Can Freelancers Deduct Internet Expenses?
Short answer: yes — your home internet is deductible to the extent you use it for business, the same way phone and home office work. For most freelancers that means deducting somewhere between 40% and 70% of the monthly bill, claimed on Schedule C, which reduces both federal income tax and the 15.3% self-employment tax. The catch is allocation: you do not get to deduct the whole bill on a connection your household also streams movies and plays games on. This 2026 guide walks through how to split it honestly and what to document.
Quick answer
Internet costs are deductible at your business-use percentage of the bill. If you live alone and work full-time from home, that percentage is high. If you share the connection with a household or only freelance part-time, it is lower. A dedicated business connection (rare for solo freelancers but common in coworking-at-home setups) is fully deductible. Pick a defensible figure, write a one-paragraph rationale, and apply it consistently.
Two cases to keep separate
If you do not take the home office deduction, internet is its own Schedule C line. If you do take the home office deduction under the actual-expense method, internet rolls into the utilities allocation at the home office business-use percentage. Under the simplified home office method, internet is already bundled into the $5-per-square-foot rate — do not deduct it again.
Home internet
For most freelancers, this is the only category that matters: the residential internet connection you also use for work. The full bill — base service, equipment rental, taxes — is the starting amount. You then apply your business-use percentage to that total. A $100 monthly plan at 50% business use is a $50 monthly deduction, $600 over the year. That deduction lands on Schedule C, reduces both income tax and the 15.3% self-employment tax, and typically saves $180 to $260 in combined federal tax — real money for what is mostly a one-line entry once a year.
Shared household internet
Shared connections need a two-step allocation. First, figure out your share of the household bill. Second, apply your business-use percentage to your share, not the whole bill.
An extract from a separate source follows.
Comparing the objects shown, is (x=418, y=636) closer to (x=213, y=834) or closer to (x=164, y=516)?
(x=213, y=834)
An example. Three adults share a $90 monthly plan and split costs evenly. Your share is $30. If your business use of the connection is 60% (you work from home five days a week; the others use it for entertainment in the evenings), your monthly deduction is $30 × 0.60 = $18, or about $216 annually. The other roommates' use is their use, not yours — you would not deduct it even if you paid the bill and they reimbursed you.
The same logic applies for households where one person pays the bill and the rest contribute. The deductible amount is your effective share of the cost at your business-use percentage.
Business-use percentage
The IRS does not prescribe a formula. What it expects is an honest estimate you can explain. Two simple approaches work for almost every freelancer.
Hours-based — total typical hours per week the connection is in use (yours plus housemates'), then divide your business-use hours by that total. A solo freelancer using the connection 40 business hours a week with no other significant users lands around 70%. A freelancer with a partner who streams every evening might land at 35%.
Devices-based — count active devices, estimate which are predominantly business versus personal, and use the resulting fraction as a starting point. Less precise but quick. Most freelancers cross-check the two methods and settle on a number that feels honest from both directions.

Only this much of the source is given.